═══ Source ═══

Where Tradition Meets Technology العربي
Robo Khutt is an innovative project that leverages advanced diffusion models to generate high-quality Arabic calligraphy. By combining the artistry of traditional calligraphy with the power of artificial intelligence, RoboKhutt aims to provide beautifully rendered text that can be used in various applications.
The project is called "RoboKhutt" to reflect its focus on text rendering and calligraphy and AI Automation. The name combines "Robo" for AI / robotics and "Khutt" the Arabic (خط) word for calligraphy
In traditional text rendering, we often encounter challenges with laying out text properly or finding suitable substitutions for certain characters or words. As a fun and ambitious solution, I propose training a diffusion model to become a calligrapher! However, recognizing the enormity of this task, I plan to take an incremental approach.
My approach involves training a model to render small sentences or even single words initially. At runtime, the rendered image will be used to feed the diffusion model. This approach allows us to start with simpler tasks and gradually scale up to more complex text generation.
- Image Dimensions: The generated images will be 512x128 pixels.
- Maximum Word Length: Given the constraints of the image dimensions and the average character width (approximately 20 pixels), the model is designed to handle words up to 20-25 characters in length.
- Character Adaptability: The model adapts to varying character widths and different calligraphy styles and fonts, ensuring optimal readability and aesthetic quality.
I'm excited about the potential of this project to merge the elegance of Arabic calligraphy with the power of modern AI. Any feedback or contributions to further enhance RoboKhutt are welcome!

═══

Job 1: According to the RoboKhutt write-up, what pixel dimensions will the generated images have?
Job 2: Summarize the RoboKhutt write-up in two sentences.
Job 3: Carry the RoboKhutt write-up on from its final sentence.

═══ Dataset extract ═══

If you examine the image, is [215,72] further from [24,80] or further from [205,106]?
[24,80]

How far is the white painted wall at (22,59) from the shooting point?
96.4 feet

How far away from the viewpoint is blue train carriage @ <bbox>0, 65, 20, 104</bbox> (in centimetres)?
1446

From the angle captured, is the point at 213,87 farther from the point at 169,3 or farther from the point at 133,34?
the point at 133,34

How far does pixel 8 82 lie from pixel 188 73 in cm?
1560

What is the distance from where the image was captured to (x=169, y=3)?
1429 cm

═══

Expected answer 1: 512x128 pixels.

Expected answer 2: RoboKhutt is a project that uses advanced diffusion models to generate high-quality Arabic calligraphy, and its name joins "Robo" for AI or robotics with "Khutt," the Arabic word for calligraphy. It takes an incremental approach, first training a model to render small sentences or single words as 512x128 images that handle words of up to 20-25 characters.

Expected answer 3:
- Text-to-Image Generation: Convert Arabic text into stunning calligraphic images.
- Customizable Styles: Supports various calligraphy styles and fonts.
- Incremental Learning: Starts with individual characters and scales up to words and sentences.
- High-Quality Output: Utilizes state-of-the-art diffusion models to ensure visually appealing results.
graph TD
A[Root Directory] --> B[diffusion]
A --> C[data_processing.py]
A --> D[img_utilities.py]
A --> E[lang_utilities.py]
A --> F[model_inference.py]
A --> G[model_training.py]
B --> H[context_unet.py]
B --> I[dataset.py]
B --> J[diffusion_model.py]
B --> K[model_blocks.py]
B --> L[utilities.py]
The UNet architecture in the ContextUnet implementation consists of multiple layers, forming a characteristic "U" shape. It starts with an initial convolution block, followed by three downsampling layers, a bottleneck layer, and then proceeds with four upsampling layers to restore the spatial dimensions of the input image. Embedding layers are also included to incorporate time and context information.
-
Initial Convolution: (Blue)
init_conv: ResidualConvBlock (3, 64) - Applies initial convolution with residual connections to capture basic features.
-
Downsampling Path (Encoder): (Green)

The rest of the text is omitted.